### [Written problem A]
Recast the records from the line containing "this 650×433 image." through the line containing "peeling paint on wall [14, 26, 159, 238]" as a JSON list of strings, one string per line, leaving out blank lines.
=== Passage provided ===
Jakarta Post - November 26, 2016

Marguerite Afra Sapiie, Jakarta – Thirty-five-year-old Sukaesih's eyes begin to water when she remembers her experience of being a child bride at the age of 15.

It was poverty that pushed Sukaesih, whose family could only afford to educate her up to fourth-grade level, to marry a man named Rizal to reduce the economic difficulties faced by her father, a pedicab driver with five children to feed.

"But I lived with violence. He repeatedly hit me, cursed me and kicked me out. In the years I lived with him, he never worked, so I needed to work as a laundress to feed my child," Sukaesih said.

After she divorced Rizal in 2008, Sukaesih married Sisnanto, but a similar thing occurred, which then forced her to work as a migrant in Bahrain. However, when she returned she found that her husband, who she had been financially supporting, had married another woman.

"I hope in future years there is no longer child marriage for our children," she said, lightly sobbing.

Sukaesih is one among 700 million women in the world who have experienced child marriage, a global phenomenon that remains a serious problem in Indonesia, in which 50,000 girls marry before the age of 15 every year, according to UNICEF data.

One of six Indonesian girls, about 340,000, are married before their 18th birthday every year, the UN body said. The country is 37th on a list of global child-marriage rates, the second-highest in Southeast Asia, behind Cambodia.

On Friday, activists grouped under the Women's Movement for a Diverse Indonesia (Gerakan Perempuan Mewujudkan Indonesia Beragam) renewed calls for the government to seriously address child marriage, saying it endangered the future of Indonesian women in various ways.

The event was held in commemoration of International Day for the Elimination of Violence Against Women, which falls on Nov. 25.

"Child marriage threatens our 12-year compulsory education program. When children are forced to marry, they lose the chance to complete higher education. It removes their access to decent work and instead feeds into the cycle of poverty," activist Dwi Ruby Khalifah said.

Domestic abuse is also common when girls marry young, and as many of them lack proper education, they often choose to seek employment as domestic workers or go overseas as migrant workers, Migrant Care legal aid coordinator Musliha Rofik said.

However, since they lack knowledge, their chances of becoming victims of abuse and trafficking are high, she said.

The 1974 Marriage Law sets 16 years as the minimum age at which women can marry, but according to the World Health Organization (WHO), a woman is physically and mentally ready for marriage at 21, for men it is 25.

The number of early marriages in Indonesia experienced a surge in recent years, thanks to intensive campaigning by conservative Muslim groups asking young Muslims to skip dating and get married instead.

Culture and Education Ministry planning and international cooperation bureau head Suharti said that besides the 1974 Marriage Law, the culture of many regions in which a woman's role is in the household hampered the government's efforts to reduce early marriage.

"Gender bias, which requires girls to fill their mother's role [in supporting the family], still hampers them from getting an education, and they end up getting married instead," she said.
===
### [Written problem B]
Shorten the paragraph of the child marriage article that begins "One of six Indonesian girls" while keeping its main facts.
=== Task material ===
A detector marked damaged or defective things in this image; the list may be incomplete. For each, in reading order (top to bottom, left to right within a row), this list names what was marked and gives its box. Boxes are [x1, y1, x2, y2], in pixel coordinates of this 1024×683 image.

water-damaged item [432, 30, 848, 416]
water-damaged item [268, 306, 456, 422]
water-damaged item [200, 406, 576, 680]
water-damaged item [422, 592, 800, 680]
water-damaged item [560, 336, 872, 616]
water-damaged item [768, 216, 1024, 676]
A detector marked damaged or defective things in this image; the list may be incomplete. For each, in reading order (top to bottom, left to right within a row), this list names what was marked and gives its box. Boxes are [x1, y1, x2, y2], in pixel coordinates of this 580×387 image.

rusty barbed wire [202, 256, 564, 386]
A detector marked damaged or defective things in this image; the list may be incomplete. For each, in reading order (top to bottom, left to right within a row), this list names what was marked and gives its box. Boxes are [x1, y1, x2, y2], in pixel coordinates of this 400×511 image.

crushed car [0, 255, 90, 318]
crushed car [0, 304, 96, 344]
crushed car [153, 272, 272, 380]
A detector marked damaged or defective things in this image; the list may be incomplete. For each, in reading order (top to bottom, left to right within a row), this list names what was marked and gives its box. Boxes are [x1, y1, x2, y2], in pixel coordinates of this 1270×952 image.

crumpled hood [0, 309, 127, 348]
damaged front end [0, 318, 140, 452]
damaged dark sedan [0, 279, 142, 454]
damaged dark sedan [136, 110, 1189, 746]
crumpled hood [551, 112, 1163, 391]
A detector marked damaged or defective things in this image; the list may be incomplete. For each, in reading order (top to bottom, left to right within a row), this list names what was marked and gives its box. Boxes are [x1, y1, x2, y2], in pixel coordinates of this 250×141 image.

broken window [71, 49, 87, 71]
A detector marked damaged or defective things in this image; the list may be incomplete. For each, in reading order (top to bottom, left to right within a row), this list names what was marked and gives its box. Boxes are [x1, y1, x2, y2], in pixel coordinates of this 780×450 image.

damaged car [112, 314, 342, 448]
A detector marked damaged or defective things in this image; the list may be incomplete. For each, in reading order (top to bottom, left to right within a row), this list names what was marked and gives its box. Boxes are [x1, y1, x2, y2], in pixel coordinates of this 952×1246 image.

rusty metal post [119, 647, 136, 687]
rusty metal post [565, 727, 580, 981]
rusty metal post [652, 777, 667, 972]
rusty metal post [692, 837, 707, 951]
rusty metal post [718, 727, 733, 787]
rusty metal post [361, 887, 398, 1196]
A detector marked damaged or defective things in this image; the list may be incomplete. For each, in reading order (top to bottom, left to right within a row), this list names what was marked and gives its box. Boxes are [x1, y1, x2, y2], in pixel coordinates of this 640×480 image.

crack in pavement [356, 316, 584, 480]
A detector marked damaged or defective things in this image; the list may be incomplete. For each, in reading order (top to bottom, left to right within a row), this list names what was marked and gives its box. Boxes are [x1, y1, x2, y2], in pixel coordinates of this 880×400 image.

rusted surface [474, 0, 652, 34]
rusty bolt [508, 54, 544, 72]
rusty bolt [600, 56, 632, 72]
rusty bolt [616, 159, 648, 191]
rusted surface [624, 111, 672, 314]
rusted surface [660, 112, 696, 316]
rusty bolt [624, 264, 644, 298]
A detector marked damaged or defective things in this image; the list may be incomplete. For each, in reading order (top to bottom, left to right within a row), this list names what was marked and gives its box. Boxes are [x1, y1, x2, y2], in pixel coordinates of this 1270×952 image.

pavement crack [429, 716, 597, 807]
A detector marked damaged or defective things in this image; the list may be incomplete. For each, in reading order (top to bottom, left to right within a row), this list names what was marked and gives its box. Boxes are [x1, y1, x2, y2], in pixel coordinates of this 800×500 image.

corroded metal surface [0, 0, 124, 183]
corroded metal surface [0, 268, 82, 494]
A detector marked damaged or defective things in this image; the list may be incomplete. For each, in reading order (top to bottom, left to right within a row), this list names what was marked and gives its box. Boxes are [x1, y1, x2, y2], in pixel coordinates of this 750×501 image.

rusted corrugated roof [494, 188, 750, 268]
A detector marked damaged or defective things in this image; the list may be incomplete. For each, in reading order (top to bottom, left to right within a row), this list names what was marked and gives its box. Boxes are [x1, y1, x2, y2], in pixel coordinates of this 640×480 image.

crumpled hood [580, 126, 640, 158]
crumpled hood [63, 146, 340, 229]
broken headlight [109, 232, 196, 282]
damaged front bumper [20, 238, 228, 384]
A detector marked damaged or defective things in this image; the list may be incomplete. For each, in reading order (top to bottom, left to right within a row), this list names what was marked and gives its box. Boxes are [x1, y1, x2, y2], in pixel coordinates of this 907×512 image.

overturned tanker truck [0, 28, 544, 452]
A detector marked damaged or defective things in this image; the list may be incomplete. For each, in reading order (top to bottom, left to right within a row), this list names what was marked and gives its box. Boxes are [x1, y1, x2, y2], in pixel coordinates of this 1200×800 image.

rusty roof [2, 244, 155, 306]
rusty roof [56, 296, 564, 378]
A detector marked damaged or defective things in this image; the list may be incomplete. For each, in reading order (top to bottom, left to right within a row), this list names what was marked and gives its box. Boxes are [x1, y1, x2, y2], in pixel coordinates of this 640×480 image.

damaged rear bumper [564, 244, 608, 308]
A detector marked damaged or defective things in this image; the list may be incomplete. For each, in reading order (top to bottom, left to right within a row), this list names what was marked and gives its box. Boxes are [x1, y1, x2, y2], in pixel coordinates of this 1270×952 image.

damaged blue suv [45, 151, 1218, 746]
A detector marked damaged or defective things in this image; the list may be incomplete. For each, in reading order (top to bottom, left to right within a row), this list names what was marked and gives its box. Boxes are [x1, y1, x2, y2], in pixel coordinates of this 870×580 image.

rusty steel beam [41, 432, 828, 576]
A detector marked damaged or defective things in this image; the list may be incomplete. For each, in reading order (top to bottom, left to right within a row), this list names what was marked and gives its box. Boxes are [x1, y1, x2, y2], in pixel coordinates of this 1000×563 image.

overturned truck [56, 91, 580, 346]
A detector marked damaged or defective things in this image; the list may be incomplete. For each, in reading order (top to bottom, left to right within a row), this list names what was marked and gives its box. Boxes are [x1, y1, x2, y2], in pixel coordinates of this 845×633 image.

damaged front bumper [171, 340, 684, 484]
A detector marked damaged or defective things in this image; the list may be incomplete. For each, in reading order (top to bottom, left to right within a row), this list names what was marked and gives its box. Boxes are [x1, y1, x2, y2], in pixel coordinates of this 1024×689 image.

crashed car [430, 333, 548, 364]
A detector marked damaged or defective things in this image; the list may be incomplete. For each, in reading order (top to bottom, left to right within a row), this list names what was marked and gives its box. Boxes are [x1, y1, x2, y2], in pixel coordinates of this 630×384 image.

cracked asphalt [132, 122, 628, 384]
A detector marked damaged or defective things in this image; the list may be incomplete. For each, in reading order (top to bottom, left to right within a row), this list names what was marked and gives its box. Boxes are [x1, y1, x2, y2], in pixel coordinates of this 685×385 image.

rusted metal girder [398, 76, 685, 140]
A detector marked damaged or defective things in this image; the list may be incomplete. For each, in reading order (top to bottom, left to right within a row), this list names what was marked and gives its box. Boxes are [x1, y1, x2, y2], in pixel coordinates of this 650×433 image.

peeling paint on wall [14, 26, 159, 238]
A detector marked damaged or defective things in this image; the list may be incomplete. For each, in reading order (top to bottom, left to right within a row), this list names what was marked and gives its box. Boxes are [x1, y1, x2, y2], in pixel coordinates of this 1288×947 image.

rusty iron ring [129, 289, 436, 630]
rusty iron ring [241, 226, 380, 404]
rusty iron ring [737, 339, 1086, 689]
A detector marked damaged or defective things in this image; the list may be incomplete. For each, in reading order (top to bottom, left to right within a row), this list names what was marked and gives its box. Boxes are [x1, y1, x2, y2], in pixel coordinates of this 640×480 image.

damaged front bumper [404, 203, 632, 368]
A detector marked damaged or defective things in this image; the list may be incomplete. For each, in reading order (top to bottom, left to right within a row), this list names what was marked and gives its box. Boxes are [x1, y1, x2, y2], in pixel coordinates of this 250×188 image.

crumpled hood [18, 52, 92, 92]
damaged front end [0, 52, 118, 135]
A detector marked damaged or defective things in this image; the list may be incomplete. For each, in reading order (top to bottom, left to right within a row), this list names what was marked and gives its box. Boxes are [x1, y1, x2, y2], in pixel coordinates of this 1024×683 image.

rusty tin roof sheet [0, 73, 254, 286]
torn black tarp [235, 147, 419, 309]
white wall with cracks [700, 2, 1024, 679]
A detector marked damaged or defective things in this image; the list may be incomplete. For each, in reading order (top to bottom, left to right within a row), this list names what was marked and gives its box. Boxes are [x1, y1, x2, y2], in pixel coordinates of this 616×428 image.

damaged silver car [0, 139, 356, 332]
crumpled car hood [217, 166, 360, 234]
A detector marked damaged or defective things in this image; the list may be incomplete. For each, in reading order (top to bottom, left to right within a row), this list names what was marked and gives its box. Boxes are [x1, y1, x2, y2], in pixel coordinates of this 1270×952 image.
===
### [Exercise answer A]
[
  "A detector marked damaged or defective things in this image; the list may be incomplete. For each, in reading order (top to bottom, left to right within a row), this list names what was marked and gives its box. Boxes are [x1, y1, x2, y2], in pixel coordinates of this 650×433 image.",
  "peeling paint on wall [14, 26, 159, 238]"
]

### [Exercise answer B]
According to UNICEF, about 340,000 Indonesian girls, one in six, marry before turning 18 each year. Indonesia ranks 37th worldwide for child-marriage rates and second in Southeast Asia, after Cambodia.